According to one well-connected analyst, GT Advanced Technologies' filing for Chapter 11 bankruptcy protection raises doubts as to whether sapphire will be used as a protective cover for a next-generation iPhone, as the tech giant is unlikely to source the material from another supplier.
In a research note obtained by AppleInsider, KGI analyst Ming-Chi Kuo said GT's bankruptcy filing will have little impact on Apple Watch manufacturing, but the development may affect future iPhones as Apple's main investment in the supplier was for iPhone touch panels.
Kuo notes that increasingly large iPhone screen sizes require a 6-inch sapphire ingot. Apple is said to prefer sapphire coming out of GT's advanced sapphire furnace (ASF) due to its resilience and superior drop test performance compared to material from other suppliers. As such, the company is unlikely to use sapphire from suppliers outside of GT Advanced for future projects, Kuo says.
"While GTAT's ASF sapphire isn't the only sapphire ingot source for iPhone sapphire cover lens that is being tested by Apple, we don't think Apple will turn to other suppliers given the notionally superior drop-test performance of GTAT's sapphire ingot," Kuo writes. "We believe Apple is still very interested in using sapphire as a material for iPhone cover lens."
The analyst warns that GT's bankruptcy mean ASF sapphire is facing technology bottlenecks in production, which raises uncertainty as to its use in future iPhone models.

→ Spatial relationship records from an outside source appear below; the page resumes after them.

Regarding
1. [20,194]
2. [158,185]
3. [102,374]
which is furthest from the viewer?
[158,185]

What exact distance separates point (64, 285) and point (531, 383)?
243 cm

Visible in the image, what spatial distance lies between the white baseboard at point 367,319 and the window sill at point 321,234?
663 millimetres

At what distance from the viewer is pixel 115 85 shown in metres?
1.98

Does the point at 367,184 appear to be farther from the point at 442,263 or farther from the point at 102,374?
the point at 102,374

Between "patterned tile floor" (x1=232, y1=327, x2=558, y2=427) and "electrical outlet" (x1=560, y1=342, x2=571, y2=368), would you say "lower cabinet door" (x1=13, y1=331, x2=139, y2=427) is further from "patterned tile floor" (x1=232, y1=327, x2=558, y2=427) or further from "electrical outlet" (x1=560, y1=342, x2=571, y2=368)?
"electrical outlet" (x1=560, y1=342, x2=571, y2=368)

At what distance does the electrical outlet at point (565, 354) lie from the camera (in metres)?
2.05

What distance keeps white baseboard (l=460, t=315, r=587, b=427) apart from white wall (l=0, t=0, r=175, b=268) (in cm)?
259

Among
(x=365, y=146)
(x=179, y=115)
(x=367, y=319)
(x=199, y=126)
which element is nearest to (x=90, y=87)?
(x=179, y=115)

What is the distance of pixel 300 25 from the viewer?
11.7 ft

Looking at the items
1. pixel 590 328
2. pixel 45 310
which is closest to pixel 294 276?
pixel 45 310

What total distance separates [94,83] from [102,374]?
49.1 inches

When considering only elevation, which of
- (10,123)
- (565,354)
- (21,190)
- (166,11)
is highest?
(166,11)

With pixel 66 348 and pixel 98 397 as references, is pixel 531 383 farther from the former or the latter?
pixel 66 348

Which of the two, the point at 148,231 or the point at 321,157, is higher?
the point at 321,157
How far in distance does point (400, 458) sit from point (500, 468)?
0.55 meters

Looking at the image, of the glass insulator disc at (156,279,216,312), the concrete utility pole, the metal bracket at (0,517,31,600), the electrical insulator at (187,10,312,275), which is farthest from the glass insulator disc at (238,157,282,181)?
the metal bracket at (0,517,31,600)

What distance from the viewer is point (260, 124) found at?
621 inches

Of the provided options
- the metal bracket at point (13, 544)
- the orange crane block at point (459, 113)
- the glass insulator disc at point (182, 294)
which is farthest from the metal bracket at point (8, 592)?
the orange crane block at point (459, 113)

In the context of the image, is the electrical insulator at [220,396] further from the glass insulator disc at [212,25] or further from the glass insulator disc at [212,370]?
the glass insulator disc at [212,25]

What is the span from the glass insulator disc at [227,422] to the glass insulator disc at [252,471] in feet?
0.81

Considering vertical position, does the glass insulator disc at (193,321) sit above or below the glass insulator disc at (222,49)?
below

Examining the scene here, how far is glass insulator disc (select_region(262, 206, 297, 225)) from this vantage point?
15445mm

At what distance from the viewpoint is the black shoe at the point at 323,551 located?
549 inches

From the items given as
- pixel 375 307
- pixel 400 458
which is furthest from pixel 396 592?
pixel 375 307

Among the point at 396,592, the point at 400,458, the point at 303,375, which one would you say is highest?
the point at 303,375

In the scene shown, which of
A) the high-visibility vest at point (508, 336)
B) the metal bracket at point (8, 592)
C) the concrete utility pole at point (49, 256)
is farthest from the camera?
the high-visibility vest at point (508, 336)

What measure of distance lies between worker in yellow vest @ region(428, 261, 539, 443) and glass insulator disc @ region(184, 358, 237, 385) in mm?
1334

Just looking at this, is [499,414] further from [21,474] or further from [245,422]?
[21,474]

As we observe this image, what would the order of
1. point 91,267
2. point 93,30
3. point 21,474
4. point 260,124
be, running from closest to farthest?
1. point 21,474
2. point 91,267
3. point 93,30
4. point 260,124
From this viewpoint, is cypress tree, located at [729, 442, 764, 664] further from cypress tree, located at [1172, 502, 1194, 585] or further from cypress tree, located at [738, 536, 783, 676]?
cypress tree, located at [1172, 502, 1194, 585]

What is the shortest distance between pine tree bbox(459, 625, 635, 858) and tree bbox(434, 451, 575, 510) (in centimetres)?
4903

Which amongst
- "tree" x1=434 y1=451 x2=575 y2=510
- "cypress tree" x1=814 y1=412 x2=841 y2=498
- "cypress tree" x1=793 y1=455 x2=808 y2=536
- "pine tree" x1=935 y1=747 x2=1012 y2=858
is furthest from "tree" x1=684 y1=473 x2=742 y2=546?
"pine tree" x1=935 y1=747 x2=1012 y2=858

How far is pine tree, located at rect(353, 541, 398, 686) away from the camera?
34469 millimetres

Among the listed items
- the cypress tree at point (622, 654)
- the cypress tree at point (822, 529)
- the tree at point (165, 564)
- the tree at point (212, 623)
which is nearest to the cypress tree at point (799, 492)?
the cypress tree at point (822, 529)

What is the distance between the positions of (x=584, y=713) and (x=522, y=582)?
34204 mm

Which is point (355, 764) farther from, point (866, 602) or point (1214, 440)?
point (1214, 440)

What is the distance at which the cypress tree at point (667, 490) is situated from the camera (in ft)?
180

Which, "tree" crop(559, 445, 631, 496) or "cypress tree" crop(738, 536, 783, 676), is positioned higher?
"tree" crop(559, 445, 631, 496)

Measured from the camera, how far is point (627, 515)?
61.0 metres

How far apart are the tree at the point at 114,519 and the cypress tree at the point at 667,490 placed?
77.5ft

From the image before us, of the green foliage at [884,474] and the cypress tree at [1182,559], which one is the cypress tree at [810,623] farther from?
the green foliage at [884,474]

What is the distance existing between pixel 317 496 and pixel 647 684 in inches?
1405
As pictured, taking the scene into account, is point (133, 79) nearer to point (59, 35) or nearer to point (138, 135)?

Kuo sees a better outlook for the Apple Watch, however. As the device's screen is much smaller than that of an iPhone, drop test requirements are less stringent, so ingot manufacturing processes from other suppliers will likely suffice. Aside from GT Advanced, Apple may source sapphire from Hansol and Harbin Aurora Optoelectronics, which use less advanced sapphire growing processes.
Despite a huge $440 million investment from Apple, GT Advanced filed for bankruptcy on Monday. It was later reported that Apple withheld a $139 million payment for unknown reasons. It has been speculated that the move was triggered by GT's low cash on hand, which fell to well below a $125 million threshold that contractually allowed Apple to recoup the upfront investment.